Richard Winton, Hannah Fry, Brittny Mejia and Noah Goldberg, Los Angeles Times on

Published in News & Features

Horace Frank, a former assistant chief at the Los Angeles Police Department, said typically an agency’s first inclination would be to notify the public when a mass shooter is at large.

“It is a public safety issue,” he said. “The only time you don’t do that is when you can articulate specific reasons otherwise. You always err on the side of keeping the public informed.”

Frank, who oversaw counterterrorism and tactical operations at LAPD, said in this case, “if there is a reason for delay, I cannot think of one.”

At 11:20 a.m. Sunday, sheriff’s officials issued a “special bulletin” seeking the public’s help identifying the suspect with photos of Tran from security camera footage and a warning that “he should be considered armed and dangerous.” Around the same time, police in Torrance located a white van that had been linked to the shootings.

Authorities later approached the van at a strip mall near Sepulveda and Hawthorne boulevards. Inside, they found Tran dead from a self-inflicted gunshot wound.

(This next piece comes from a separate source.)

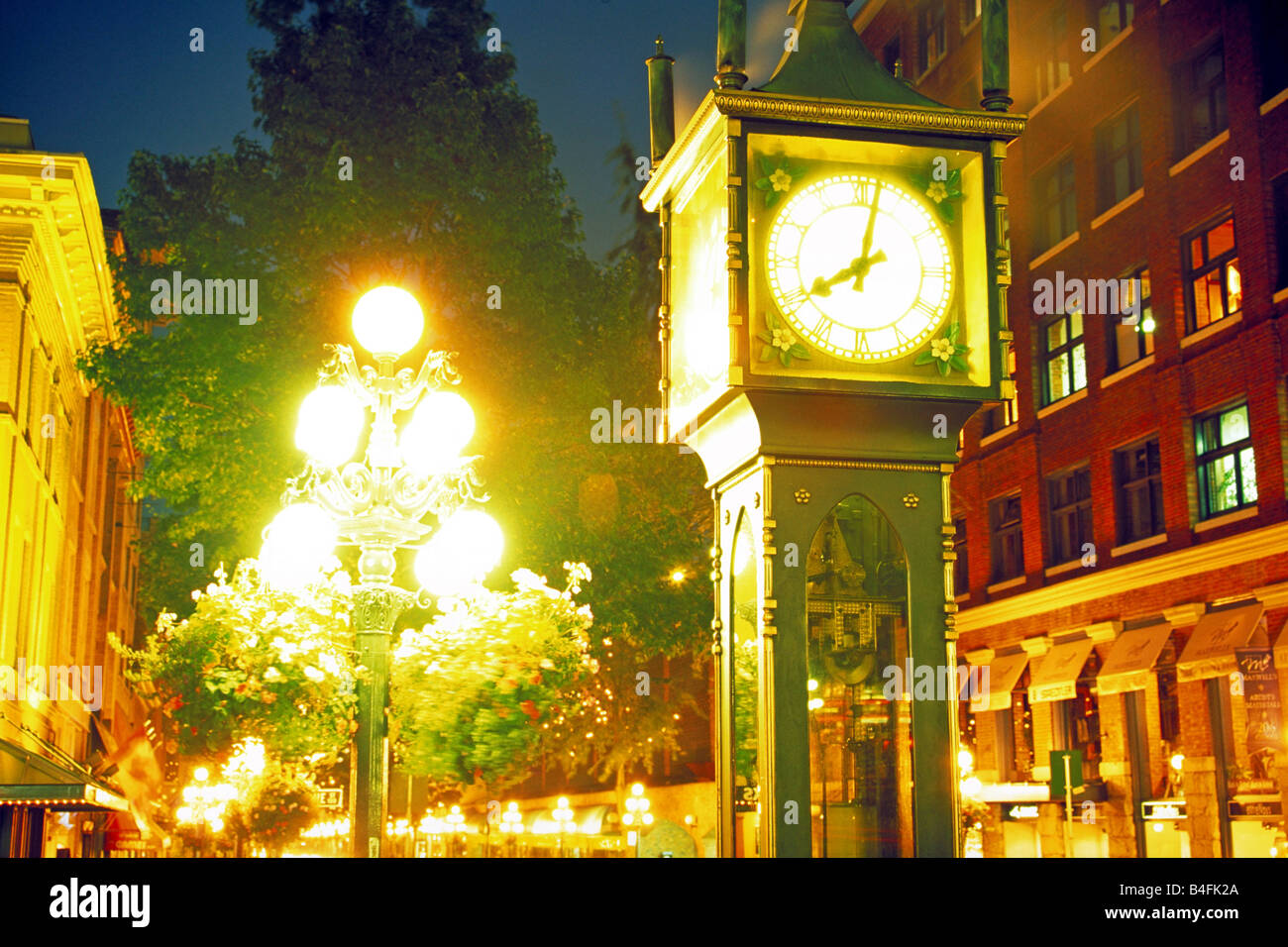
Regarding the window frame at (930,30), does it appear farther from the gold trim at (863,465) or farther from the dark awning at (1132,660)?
the gold trim at (863,465)

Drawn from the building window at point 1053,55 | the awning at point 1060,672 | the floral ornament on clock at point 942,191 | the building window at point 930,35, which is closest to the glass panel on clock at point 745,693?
the floral ornament on clock at point 942,191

Travis Norton, who runs the After Action Review Team for the California Association of Tactical Officers, said the five-hour wait time was surprising, but without having all the facts of the case, it is hard to say why the Sheriff’s Department might not have notified the public.


“It is not usual to wait that long if they have a known suspect. However, there is always the possibility they have a good reason,” he said.

Norton, who is also a lieutenant with the Oceanside Police Department, added that it’s possible in a mass shooting situation with so many victims that the failure to notify the public could have been an “oversight.”

“These are rapidly unfolding events, even after the shooting stops. Dealing with multiple victims, crime scene processing, large number of witnesses, an active manhunt and all the other factors and dynamics at play make these events highly complex,” he said.

James Hellmold, a retired chief of special operations with the L.A. County Sheriff’s Department, said the lack of information early in the investigation could have been strategic.